> QUESTIONS TO ANSWER:
1 - Rewrite the paragraph beginning "Scientists believe that an extreme drought" from the piece on oil and conflict as a short bulleted list, keeping its main facts.
2 - According to the piece on oil and conflict, what did the first British bombing sorties in Syria target?
3 - In the piece on oil and conflict, the writer calls the move away from fossil fuels "a huge challenge." In one to three sentences, explain what fact the writer asks readers to keep in mind about that challenge.

> EXTRACT TO READ:
== == ==

Our addiction to oil means that climate change and conflict in the Middle East now go hand-in-hand

Like the addict who will sacrifice his family to feed his addiction, western foreign policy has for decades supported tyrants who have oppressed the peoples of oil-producing states across the Middle East

Isis has made huge profits from captured oilfields
Isis has made huge profits from captured oilfields

It would be wrong to argue, as many did in the case of the Iraq War, that the motivation for bombing in Syria is to secure our access to oil. But what is clear is that the Syrian crisis and wider destabilisation of the Middle East has direct links to our addiction to oil. As a poignant reminder of the role oil plays in the conflicts of the Middle East, the first British bombing sorties targeted oil wells in eastern Syria.

Like the addict who will sacrifice his family to feed his addiction, western foreign policy has for decades supported tyrants who have oppressed the peoples of oil-producing states across the Middle East. Our interventions in the region have been driven almost entirely by self-interest, taking little account of the wish for self-determination of the people who live there.

The scientific evidence that our addiction to petroleum is also disrupting the climate is now unequivocal. Equally compelling is the suggestion that climate change is leading to conflict. A working group of the Intergovernmental Panel on Climate Change wrote in 2014 that there was “justifiable common concern” that climate change increased the risk of armed conflict in certain circumstances.Perhaps they had in mind exactly the sort of circumstances witnessed in Syria.

Scientists believe that an extreme drought between 2006 and 2009 was most likely due to climate change. This drought led to crop failures, forcing the migration of up to 1.5 million people from rural to urban areas. This in turn added to social stresses that eventually gave rise to civil unrest and eventually to the civil war.

So from a multitude of perspectives we need to free ourselves from an addiction to oil and evolve beyond the fossil fuel era. A transition to a low-carbon future is now supported by a majority of Europe's MEPs, who last month passed a report calling for the phasing out of fossil fuels by 2050. While such an adaptation is a huge challenge we should remember that fossil-fuel dependency is a relatively recent phenomenon, with the dominance of petroleum dating back only to the middle of the last century.

== == ==

> DATA SECTION:
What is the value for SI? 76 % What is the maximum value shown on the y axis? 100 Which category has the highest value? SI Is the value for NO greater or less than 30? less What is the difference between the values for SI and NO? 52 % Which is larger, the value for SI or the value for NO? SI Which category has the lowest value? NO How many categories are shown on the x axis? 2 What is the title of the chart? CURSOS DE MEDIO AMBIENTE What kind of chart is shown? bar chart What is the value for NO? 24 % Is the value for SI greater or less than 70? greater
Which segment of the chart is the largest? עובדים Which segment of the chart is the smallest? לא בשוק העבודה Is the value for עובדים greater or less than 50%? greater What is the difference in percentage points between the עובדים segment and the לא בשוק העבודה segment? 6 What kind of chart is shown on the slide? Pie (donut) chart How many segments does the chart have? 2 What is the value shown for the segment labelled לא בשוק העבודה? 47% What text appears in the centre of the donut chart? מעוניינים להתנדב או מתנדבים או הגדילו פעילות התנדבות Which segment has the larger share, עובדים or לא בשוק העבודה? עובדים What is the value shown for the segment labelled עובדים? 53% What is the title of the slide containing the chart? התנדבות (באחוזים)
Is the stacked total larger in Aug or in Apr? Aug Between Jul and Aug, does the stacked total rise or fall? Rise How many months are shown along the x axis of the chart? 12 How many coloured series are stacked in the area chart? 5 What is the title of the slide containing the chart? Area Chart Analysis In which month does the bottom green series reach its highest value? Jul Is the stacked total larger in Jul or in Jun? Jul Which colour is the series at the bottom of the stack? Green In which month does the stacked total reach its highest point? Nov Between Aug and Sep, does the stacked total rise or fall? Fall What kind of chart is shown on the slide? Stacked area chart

== == ==

> ANSWERS IN ORDER:
1 -
- Scientists believe an extreme drought between 2006 and 2009 was most likely due to climate change.
- The drought led to crop failures.
- Up to 1.5 million people were forced to migrate from rural to urban areas.
- This added to social stresses that gave rise to civil unrest and, eventually, the civil war.

2 - Oil wells in eastern Syria.

3 - The writer reminds readers that dependence on fossil fuels is a relatively recent phenomenon. The dominance of petroleum dates back only to the middle of the last century.